In this case every table entry is filled with a pointer to an error handling function that handles an unexpected or illegal character (labelled as (1) in the example). Then the entries which handle specific cases are set up (labelled as (2) in the example), such as the alphabet characters handling the start of a word or the digits handling the start of a number.
Because this function is evaluated at compile time we don’t need to worry about how many times we assign the entries in the table, as the table will be stored as data in the compiled code.
This also results in a more efficient way of handling errors as there doesn’t need to be an explicit check for a null pointer being stored in the table, and instead the function can just be executed directly.
Note that in this case an unsigned 8 bit number is used to index into the array of 256 entries, meaning that there’s no way to index out of bounds and therefore no need to check that. If using a smaller array size, especially one that is not a power of two, that a bounds check will be needed.
I’ve used both methods of error handling in my code, and which method to use depends on a variety of factors. When using a table with null pointers then the error checking is done in the function doing the table lookup, and therefore you might have a better error handling context. In the case above you handle the errors in the error handling functions, so either the error handling need to be simpler (or global), or you need to pass in the context to every function in the table.

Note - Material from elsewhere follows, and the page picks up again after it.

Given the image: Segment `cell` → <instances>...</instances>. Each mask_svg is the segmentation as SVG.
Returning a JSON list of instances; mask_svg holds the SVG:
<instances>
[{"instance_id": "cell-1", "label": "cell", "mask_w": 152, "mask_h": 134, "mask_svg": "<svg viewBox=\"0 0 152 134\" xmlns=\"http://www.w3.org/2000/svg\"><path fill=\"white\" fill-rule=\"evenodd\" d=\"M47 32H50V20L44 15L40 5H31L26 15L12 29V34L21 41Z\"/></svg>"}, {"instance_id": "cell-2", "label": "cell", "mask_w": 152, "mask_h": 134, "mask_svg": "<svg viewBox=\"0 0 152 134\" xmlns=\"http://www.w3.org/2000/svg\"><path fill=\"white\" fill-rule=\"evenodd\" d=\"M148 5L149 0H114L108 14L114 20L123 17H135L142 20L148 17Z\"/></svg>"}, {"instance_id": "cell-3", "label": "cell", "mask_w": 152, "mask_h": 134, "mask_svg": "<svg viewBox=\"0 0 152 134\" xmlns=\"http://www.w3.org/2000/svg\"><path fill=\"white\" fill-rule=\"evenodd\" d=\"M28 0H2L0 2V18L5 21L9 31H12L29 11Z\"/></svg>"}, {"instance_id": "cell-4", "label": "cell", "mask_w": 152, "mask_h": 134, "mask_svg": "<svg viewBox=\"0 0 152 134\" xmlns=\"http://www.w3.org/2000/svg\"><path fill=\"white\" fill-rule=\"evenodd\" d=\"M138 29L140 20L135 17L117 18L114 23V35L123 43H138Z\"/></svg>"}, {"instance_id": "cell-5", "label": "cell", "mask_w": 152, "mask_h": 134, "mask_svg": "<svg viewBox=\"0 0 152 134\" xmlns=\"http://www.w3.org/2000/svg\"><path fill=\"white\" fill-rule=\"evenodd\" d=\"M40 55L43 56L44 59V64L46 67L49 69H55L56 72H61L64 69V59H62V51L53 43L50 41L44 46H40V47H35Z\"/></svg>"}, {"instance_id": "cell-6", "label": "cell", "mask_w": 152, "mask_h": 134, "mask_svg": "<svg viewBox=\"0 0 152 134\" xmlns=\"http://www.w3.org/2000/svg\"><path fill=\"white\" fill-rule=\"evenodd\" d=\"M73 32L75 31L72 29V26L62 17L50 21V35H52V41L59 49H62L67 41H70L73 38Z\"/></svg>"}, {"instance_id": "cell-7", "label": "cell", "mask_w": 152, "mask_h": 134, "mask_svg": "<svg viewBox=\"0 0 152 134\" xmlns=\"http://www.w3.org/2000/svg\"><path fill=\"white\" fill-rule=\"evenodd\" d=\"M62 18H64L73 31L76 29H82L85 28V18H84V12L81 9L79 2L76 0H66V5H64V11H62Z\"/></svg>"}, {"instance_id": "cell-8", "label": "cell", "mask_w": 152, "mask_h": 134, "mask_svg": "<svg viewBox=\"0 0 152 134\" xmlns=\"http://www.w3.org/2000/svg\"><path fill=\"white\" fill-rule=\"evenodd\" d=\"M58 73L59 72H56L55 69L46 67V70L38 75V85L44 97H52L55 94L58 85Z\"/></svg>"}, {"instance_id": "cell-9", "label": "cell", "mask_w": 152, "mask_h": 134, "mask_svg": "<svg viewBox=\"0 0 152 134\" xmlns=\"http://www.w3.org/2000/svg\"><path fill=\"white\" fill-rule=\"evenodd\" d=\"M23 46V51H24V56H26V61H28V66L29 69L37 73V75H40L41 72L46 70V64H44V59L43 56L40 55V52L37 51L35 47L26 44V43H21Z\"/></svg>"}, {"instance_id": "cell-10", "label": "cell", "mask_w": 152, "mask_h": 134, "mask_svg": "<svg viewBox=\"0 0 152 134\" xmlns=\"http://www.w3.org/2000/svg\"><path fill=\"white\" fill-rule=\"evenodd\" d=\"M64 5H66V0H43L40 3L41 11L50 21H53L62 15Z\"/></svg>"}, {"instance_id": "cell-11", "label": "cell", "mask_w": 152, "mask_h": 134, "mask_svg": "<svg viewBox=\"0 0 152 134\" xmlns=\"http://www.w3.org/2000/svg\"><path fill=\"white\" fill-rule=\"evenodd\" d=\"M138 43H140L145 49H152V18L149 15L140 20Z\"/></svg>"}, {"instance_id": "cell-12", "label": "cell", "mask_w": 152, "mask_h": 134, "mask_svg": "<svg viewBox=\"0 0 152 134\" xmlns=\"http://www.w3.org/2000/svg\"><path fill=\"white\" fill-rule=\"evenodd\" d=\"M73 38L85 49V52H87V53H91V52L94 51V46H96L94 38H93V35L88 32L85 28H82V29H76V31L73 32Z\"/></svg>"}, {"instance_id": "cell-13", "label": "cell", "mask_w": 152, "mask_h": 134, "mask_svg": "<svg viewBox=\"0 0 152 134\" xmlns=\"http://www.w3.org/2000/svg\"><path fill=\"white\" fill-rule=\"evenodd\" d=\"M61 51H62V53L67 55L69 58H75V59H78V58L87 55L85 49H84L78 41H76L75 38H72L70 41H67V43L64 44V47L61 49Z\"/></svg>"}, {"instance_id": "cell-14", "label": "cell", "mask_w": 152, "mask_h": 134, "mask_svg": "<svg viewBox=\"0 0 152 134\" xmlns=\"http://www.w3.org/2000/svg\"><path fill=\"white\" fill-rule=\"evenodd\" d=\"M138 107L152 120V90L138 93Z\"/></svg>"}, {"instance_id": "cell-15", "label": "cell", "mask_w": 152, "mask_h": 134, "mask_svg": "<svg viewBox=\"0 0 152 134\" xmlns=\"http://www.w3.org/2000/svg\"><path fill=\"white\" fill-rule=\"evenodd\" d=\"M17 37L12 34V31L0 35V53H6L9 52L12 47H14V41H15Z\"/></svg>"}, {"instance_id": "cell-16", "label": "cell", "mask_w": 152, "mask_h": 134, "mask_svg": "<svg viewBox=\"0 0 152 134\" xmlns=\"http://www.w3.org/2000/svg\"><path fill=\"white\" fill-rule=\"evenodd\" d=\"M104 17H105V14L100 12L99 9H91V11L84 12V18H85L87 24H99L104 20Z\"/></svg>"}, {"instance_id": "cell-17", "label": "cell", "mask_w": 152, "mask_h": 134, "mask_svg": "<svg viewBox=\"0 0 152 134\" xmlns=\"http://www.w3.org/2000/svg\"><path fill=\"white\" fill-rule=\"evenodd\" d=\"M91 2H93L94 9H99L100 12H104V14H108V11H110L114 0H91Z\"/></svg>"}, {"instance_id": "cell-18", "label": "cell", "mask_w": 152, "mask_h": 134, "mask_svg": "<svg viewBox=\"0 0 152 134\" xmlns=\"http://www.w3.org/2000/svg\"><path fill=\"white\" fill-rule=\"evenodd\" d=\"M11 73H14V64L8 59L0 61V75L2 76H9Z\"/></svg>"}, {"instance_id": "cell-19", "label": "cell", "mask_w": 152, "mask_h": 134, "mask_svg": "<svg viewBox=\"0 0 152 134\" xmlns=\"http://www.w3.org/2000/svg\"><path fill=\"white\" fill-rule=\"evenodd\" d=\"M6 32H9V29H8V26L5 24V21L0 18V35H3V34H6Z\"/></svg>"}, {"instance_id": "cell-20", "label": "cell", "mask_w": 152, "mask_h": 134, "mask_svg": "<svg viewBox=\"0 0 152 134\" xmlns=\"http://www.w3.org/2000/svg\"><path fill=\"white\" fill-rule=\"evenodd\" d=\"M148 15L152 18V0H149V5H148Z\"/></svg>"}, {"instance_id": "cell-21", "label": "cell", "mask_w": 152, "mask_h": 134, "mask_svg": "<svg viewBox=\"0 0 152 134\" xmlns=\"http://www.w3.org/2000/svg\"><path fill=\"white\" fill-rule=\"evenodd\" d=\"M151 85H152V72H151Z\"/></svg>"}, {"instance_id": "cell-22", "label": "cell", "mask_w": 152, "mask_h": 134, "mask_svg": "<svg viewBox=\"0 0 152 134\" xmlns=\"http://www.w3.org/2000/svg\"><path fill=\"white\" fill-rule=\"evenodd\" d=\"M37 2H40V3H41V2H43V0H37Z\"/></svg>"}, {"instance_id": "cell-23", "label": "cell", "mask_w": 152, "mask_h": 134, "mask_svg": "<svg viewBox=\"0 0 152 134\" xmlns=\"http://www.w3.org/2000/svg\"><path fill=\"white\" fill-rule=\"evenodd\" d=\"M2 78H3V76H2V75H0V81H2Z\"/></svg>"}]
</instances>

As far as performance goes you can only tell by implementing both and measuring to see which method is faster, and with this approach it is easy to switch from one error handling strategy to another by just changing the default table entries.
Using Tables Within Classes
One last detail in using this technique is how to use it to call member functions rather than just calling free functions. There are two main methods to accomplish this, either by storing pointers to member functions, or by binding lambdas which get passed the object in as a parameter and then call the required function.
The main issue with the first method is that the size of the pointer-to-member-function may be larger than a regular pointer-to-function, and therefore drastically increase the size of the lookup array. In the simplest case with a basic style class the sizes will be the same so that’s not an issue, but in more complicated classes with inheritance and virtual functions the size will end up being bigger. It could also be an issue that the pointer-to-member-function syntax in C++ is not used that often, so it will be unknown to some people.
Therefore my preferred method is to bind simple lambdas that take a reference to the class as an additional parameter and then just call the desired function on the object in the lambda. It can be best illustrated with the example below:
class Lexer
{
public:
void HandleError();
void HandleWord();
void HandleNumber();
void HandleSymbol();
};
consteval CharLookupTable MakeLookupTable()
{
CharLookupTable table{};
auto error_func = +[](Lexer& lexer) { lexer.HandleError(); };
// ...
auto handle_word = +[](Lexer& lexer) { lexer.HandleWord(); };
// ...
auto handle_number = +[](Lexer& lexer) { lexer.HandleNumber(); };
// ...
auto handle_symbol = +[](Lexer& lexer) { lexer.HandleSymbol(); };
return table;
}
With this method you end up with somewhat simpler and cleaner looking code, and guaranteed smaller size of table than by using pointer-to-member functions. Though one issue is that you need to make the member functions public as they need to be called from functions outside the class.
-
This happens to be very similar (if not identical) to assembly code generated by compilers for a switch statement. ↩